SUPPLIED TEXT:
Les Jeux Qu'ils Jouent: How PSG Could Game UEFA's Financial Fair Play Regulations
By: Gabe Lezra
In February of 2015, the Premier League sent shockwaves through the global sports media market when it announced an astonishing three-year broadcast deal worth a whopping 5.136 billion pounds. The deal altered the footballing landscape, gifting English sides, on average 71 percent more revenue year-over-year over the course of the three-year contract. The ramifications of the transaction on the broader footballing universe are hard to overstate, though one obvious result is the vast inflation in the value of player contracts: Liverpool, for example, recently announced the signing of 26 year-old Dutch defender Virgil van Dijk from Southampton for GBP75m, smashing the world record fee for a defender.
One interesting secondary beneficiary of the Premier League’s windfall could be the current home of the world’s most expensive player, Paris St. Germain. In the summer of 2017 PSG outspent even Milan and splurged on two attackers whose combined transfer fees could reach well over €400 million: French wunderkind Kylian Mbappe (€180 million from Monaco in 2018), and Brazilian superstar Neymar (€222 million from Barcelona). These superstar’s salaries, combined with those of the other high-paid stars on their rosters, makes PSG among the highest spenders, year over year, in the history of competitive football.

DATASET EXCERPTS:
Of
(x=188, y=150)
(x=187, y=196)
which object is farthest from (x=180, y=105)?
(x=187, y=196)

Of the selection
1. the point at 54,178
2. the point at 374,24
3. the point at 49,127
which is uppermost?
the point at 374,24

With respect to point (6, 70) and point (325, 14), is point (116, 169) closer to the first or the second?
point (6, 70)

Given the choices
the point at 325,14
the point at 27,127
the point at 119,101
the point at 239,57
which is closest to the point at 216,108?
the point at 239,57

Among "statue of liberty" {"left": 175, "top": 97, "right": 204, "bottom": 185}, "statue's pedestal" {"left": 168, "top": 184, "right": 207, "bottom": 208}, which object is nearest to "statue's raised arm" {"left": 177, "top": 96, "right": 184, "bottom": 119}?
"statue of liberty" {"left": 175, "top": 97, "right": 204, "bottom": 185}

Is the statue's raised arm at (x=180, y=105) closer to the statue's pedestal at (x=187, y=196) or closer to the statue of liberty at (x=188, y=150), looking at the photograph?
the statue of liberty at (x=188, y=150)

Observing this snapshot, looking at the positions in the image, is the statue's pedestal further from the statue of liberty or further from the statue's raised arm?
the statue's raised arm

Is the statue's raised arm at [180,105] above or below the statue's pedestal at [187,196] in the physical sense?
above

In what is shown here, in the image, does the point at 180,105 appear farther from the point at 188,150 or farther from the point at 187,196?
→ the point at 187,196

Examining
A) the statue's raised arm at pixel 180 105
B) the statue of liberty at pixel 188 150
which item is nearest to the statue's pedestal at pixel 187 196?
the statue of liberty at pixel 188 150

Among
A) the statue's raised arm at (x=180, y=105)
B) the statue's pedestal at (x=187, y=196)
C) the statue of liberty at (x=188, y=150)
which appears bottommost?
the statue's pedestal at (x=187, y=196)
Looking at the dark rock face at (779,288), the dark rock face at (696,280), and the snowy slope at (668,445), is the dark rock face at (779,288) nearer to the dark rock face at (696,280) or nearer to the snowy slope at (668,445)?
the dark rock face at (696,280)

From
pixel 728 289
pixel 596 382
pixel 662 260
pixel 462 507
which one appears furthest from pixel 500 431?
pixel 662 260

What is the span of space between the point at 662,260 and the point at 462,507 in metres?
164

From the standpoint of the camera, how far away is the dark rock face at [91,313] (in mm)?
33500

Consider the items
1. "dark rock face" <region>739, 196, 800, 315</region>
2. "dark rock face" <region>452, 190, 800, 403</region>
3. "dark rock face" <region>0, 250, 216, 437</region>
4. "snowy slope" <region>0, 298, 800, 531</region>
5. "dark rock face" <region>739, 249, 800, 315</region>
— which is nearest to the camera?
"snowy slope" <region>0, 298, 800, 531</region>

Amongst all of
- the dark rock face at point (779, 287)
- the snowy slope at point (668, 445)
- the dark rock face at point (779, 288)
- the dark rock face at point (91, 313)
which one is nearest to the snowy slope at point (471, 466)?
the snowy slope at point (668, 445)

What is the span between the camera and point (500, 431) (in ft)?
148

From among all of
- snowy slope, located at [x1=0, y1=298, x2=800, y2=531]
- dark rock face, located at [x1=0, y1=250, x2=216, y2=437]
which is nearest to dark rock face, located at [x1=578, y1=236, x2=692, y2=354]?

SET OF TASKS:
[1] Answer these questions from the article on PSG and Financial Fair Play:
(a) In what month and year did the Premier League announce its three-year broadcast deal?
(b) What fee did Liverpool pay Southampton for Virgil van Dijk?
(c) Which club did Neymar leave for PSG, and for how much?
[2] Carry on writing the article on PSG and UEFA's Financial Fair Play rules, starting right after its last sentence.
The entries have no connection to the article on PSG and UEFA's Financial Fair Play rules.

ANSWERS PROVIDED:
[1]
(a) February 2015
(b) GBP75m
(c) Barcelona, for €222 million

[2]
In 2011, UEFA began to discuss a series of regulations that would, at least in theory, force European clubs to be more financially stable. UEFA President Michel Platini noted how well the American professional sports leagues had weathered the 2008 financial crisis, and wanted to design a system that would “protect” clubs from flighty billionaire owners who may cut and run should a team begin to flag. As these rules were implemented, a number of commentators complained that they essentially enforced a pre-existing hierarchy: clubs with more diverse revenue streams in place (read: the old guard of Real Madrid, Barcelona, Manchester United) would not be punished, while the sides backed by football’s “new money” (read: Manchester City and PSG) would suffer the consequences.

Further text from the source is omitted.